» Material provided
-- Opening Marker --

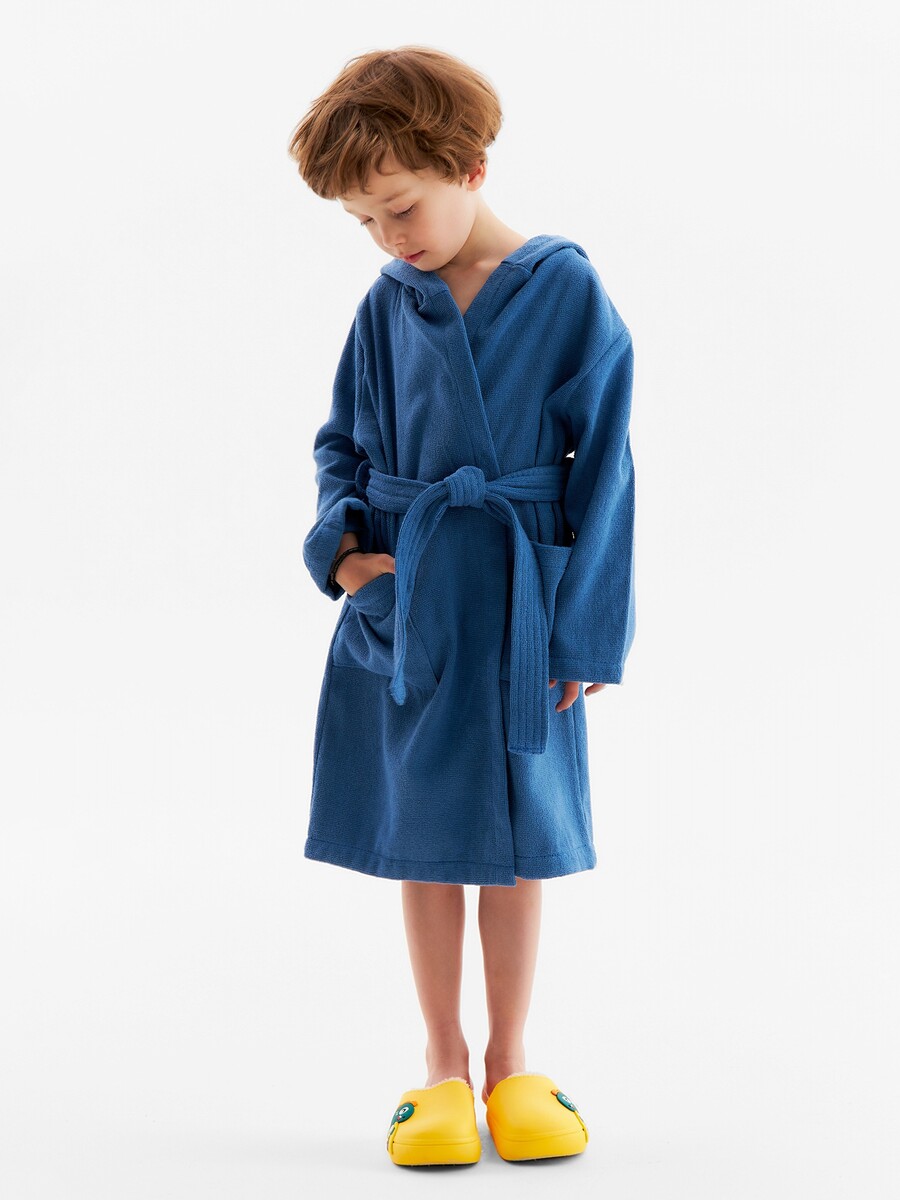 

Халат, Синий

-- Closing Marker --
-- Opening Marker --

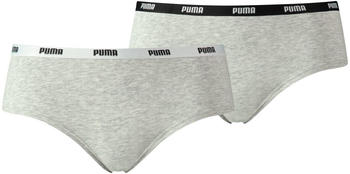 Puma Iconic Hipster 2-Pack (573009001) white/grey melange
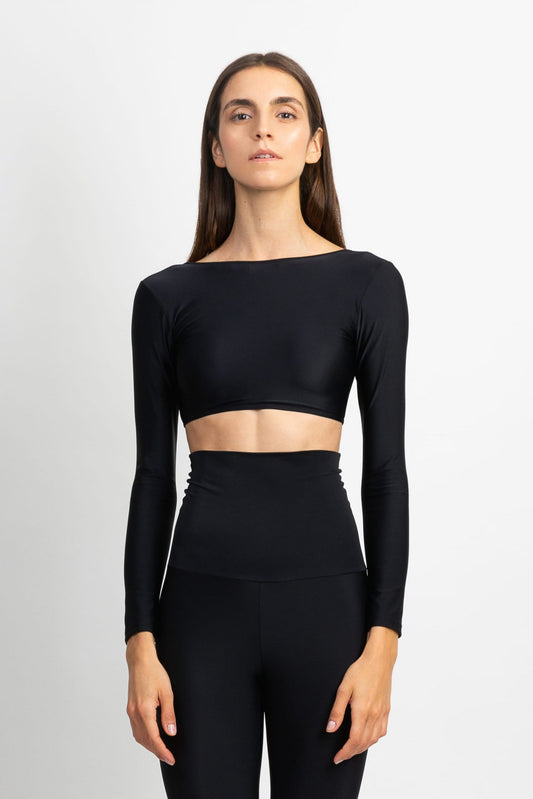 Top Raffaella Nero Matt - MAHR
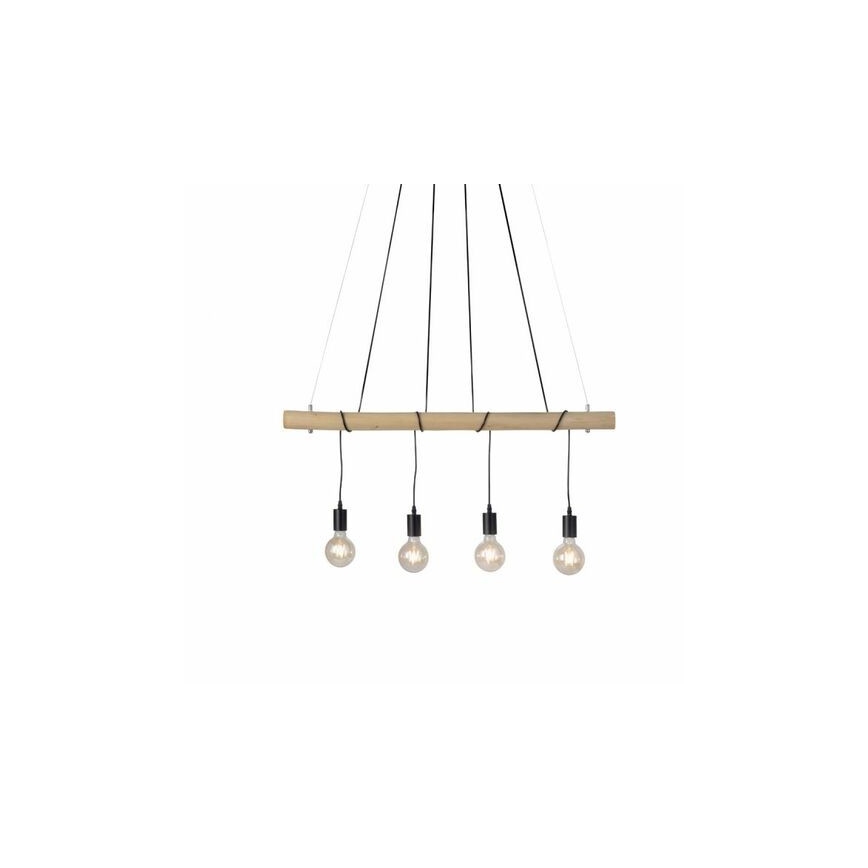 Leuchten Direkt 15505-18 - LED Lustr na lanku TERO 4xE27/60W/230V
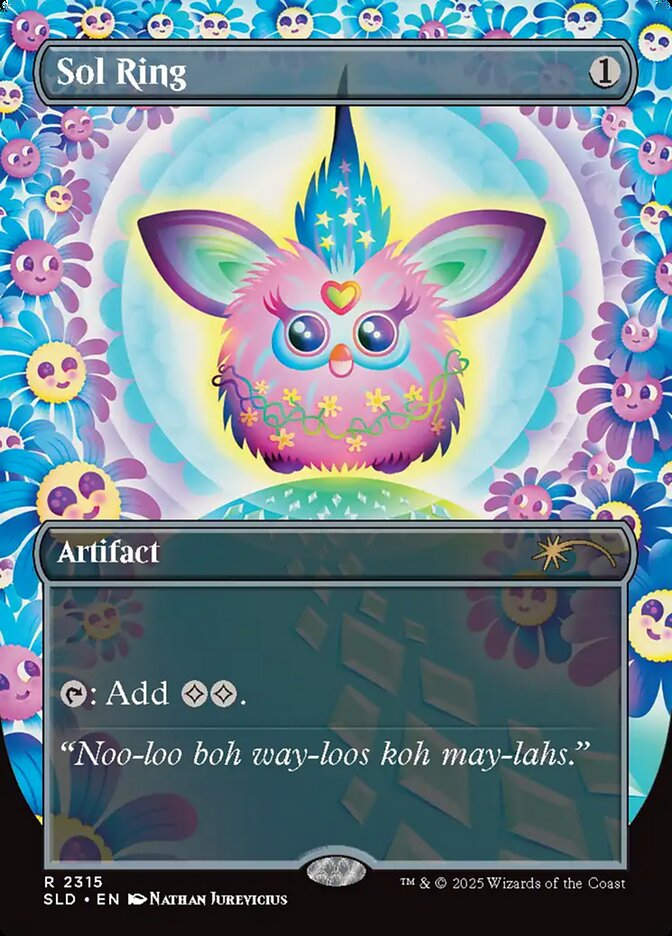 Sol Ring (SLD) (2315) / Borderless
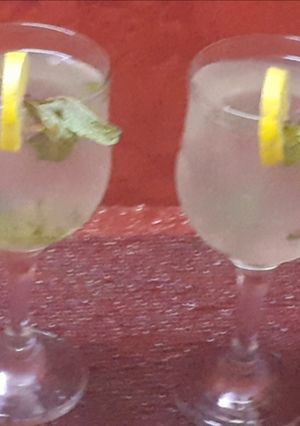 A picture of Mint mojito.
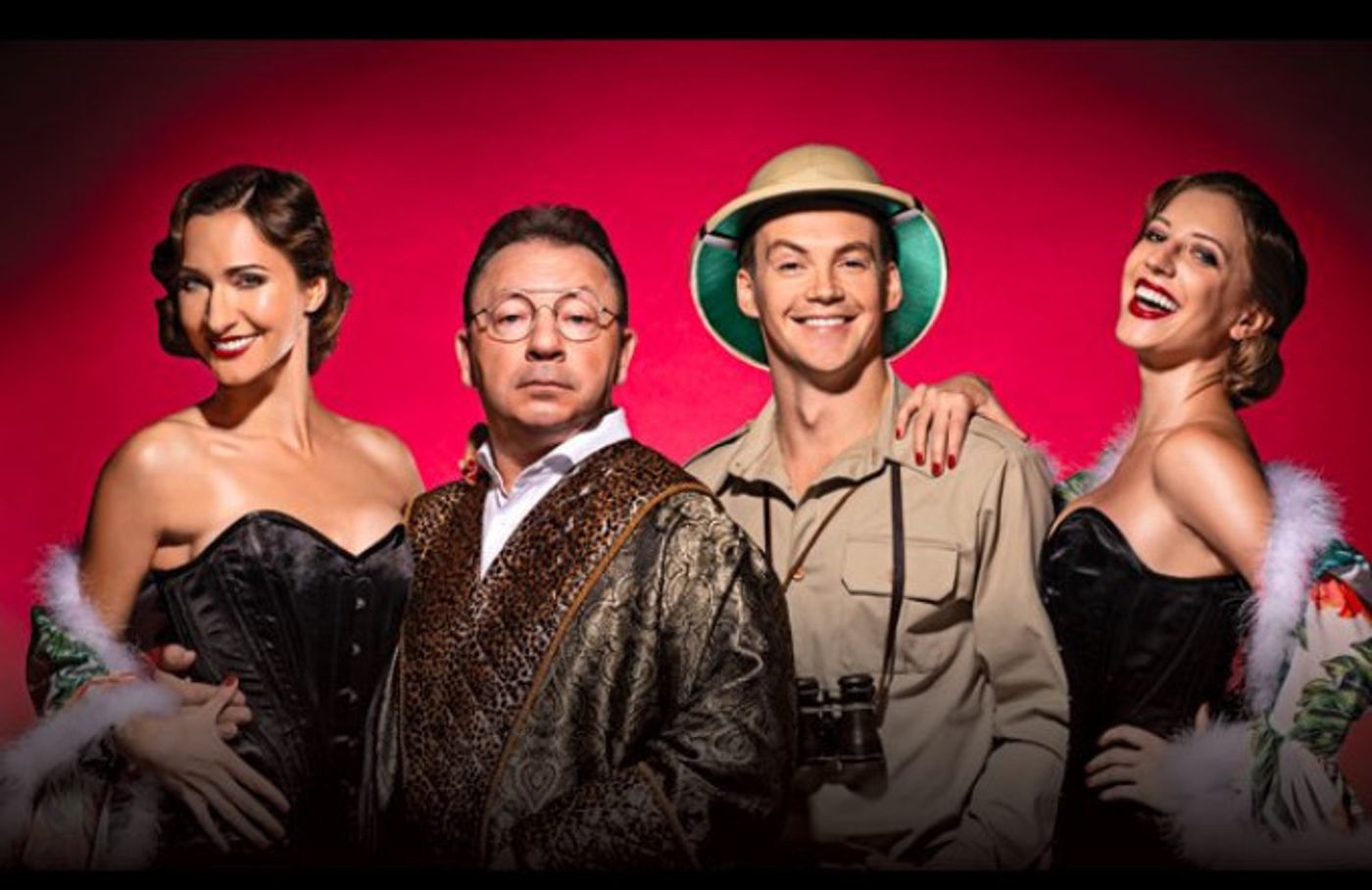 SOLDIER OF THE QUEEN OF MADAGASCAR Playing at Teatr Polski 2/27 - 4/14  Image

-- Closing Marker --

» Assignment
Reproduce word for word the part of the listing that opens with the line containing "Puma Iconic Hipster" and closes with the line containing "SOLDIER OF THE", both included. Leave the pictures out.

» Task result
 Puma Iconic Hipster 2-Pack (573009001) white/grey melange
 Top Raffaella Nero Matt - MAHR
 Leuchten Direkt 15505-18 - LED Lustr na lanku TERO 4xE27/60W/230V
 Sol Ring (SLD) (2315) / Borderless
 A picture of Mint mojito.
 SOLDIER OF THE QUEEN OF MADAGASCAR Playing at Teatr Polski 2/27 - 4/14  Image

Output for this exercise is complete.